TASK BRIEF -
Take the entries below and reproduce exactly the portion that begins at the line containing "creative Millbridge Court" and ends at the line containing "Red Skull wallpapers HD quality", keeping both ends, dropping pictures, and adding nothing else.

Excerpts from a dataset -
══════

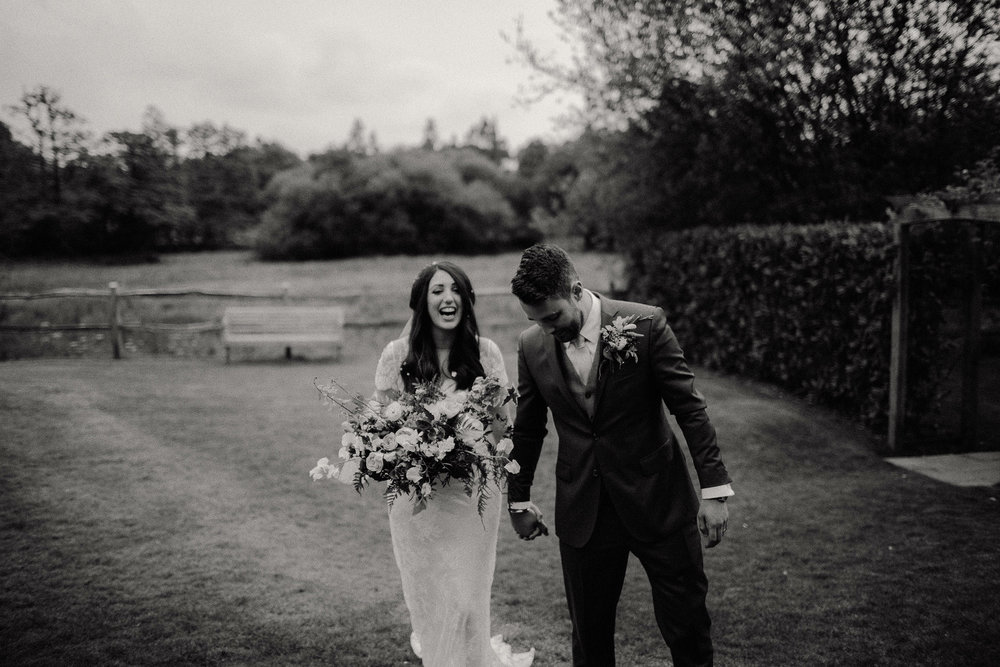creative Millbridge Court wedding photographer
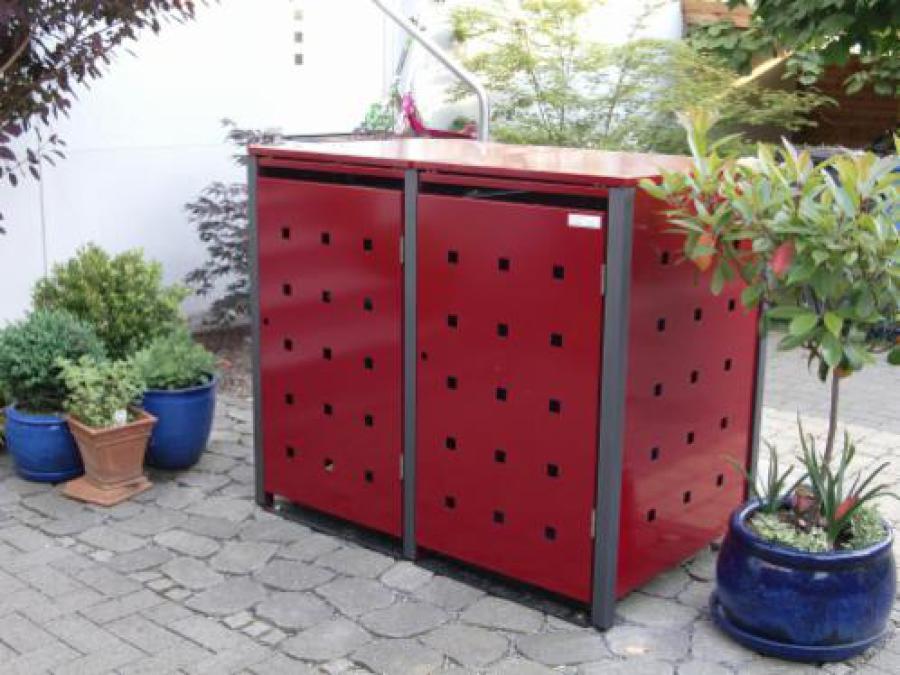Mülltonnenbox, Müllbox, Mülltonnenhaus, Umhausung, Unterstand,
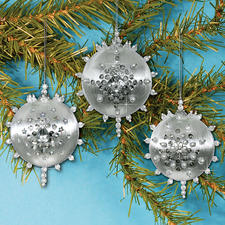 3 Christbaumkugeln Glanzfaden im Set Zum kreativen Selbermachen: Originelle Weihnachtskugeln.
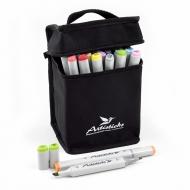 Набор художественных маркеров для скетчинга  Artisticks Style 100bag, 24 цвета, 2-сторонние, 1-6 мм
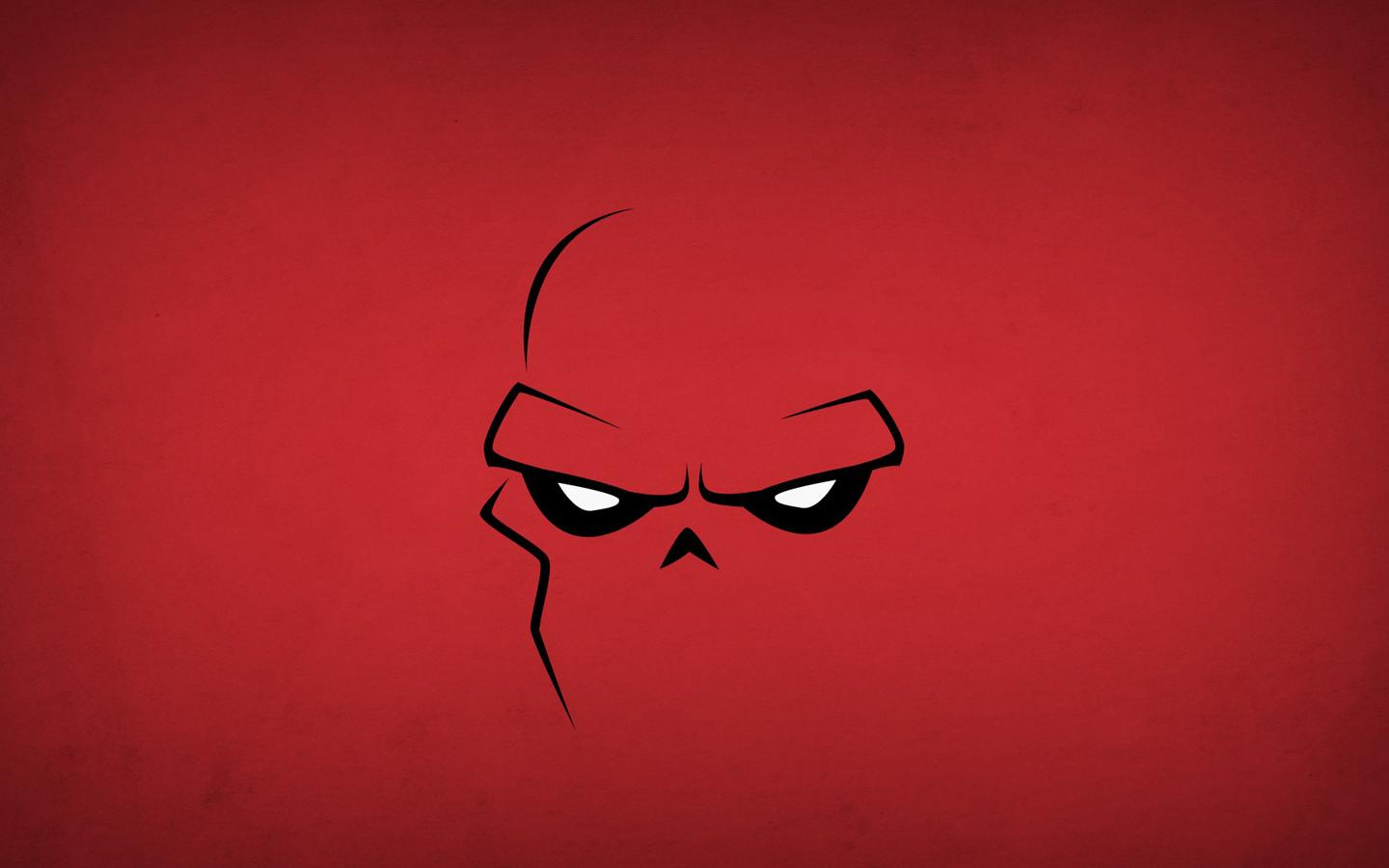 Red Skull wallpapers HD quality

══════

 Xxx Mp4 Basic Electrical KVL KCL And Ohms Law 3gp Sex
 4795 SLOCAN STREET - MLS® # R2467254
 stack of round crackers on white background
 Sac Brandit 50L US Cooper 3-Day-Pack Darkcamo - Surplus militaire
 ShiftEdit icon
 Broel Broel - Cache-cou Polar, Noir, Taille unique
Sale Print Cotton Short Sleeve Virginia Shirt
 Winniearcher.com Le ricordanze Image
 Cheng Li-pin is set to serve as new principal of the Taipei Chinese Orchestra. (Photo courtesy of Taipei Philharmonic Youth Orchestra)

══════

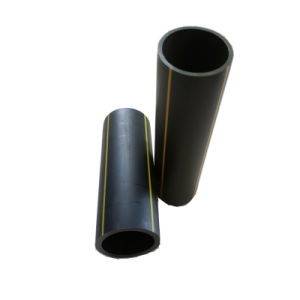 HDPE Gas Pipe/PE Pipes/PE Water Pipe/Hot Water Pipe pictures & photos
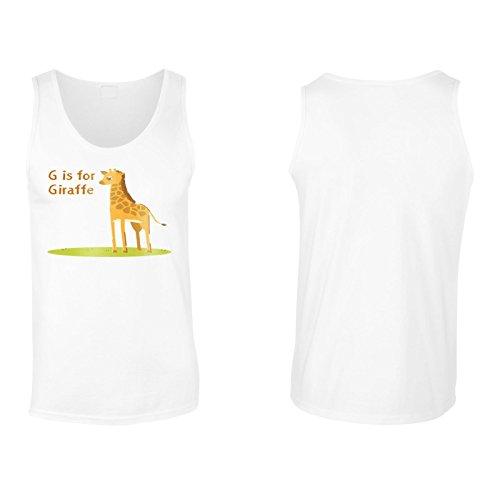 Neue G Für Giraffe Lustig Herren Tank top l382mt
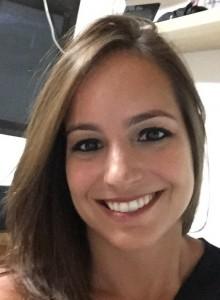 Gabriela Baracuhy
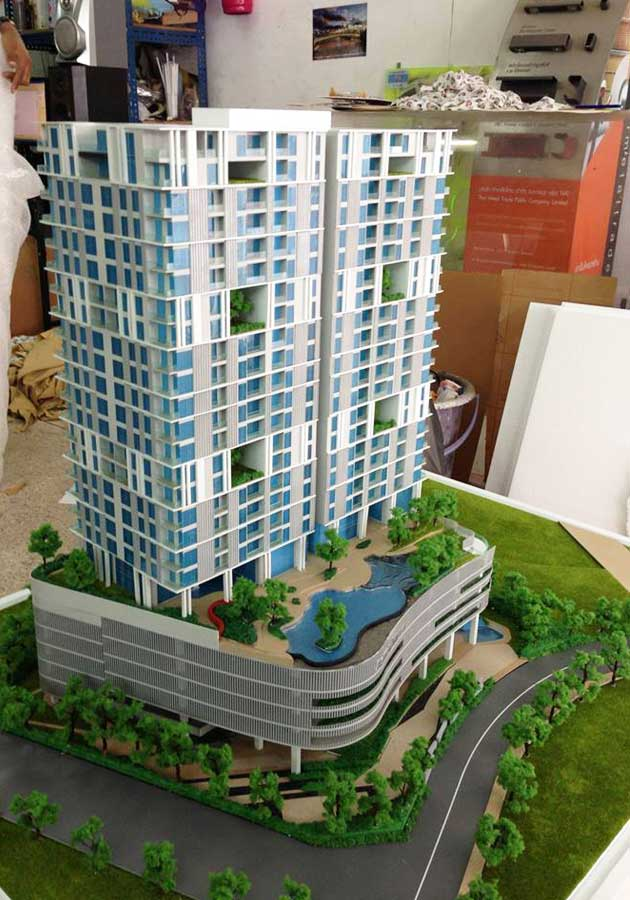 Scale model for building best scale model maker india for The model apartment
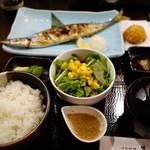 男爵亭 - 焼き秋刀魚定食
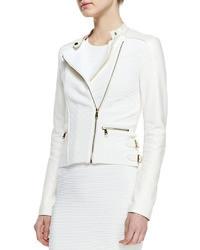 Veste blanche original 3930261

══════

EXERCISE OUTPUT -
creative Millbridge Court wedding photographer
Mülltonnenbox, Müllbox, Mülltonnenhaus, Umhausung, Unterstand,
 3 Christbaumkugeln Glanzfaden im Set Zum kreativen Selbermachen: Originelle Weihnachtskugeln.
 Набор художественных маркеров для скетчинга  Artisticks Style 100bag, 24 цвета, 2-сторонние, 1-6 мм
 Red Skull wallpapers HD quality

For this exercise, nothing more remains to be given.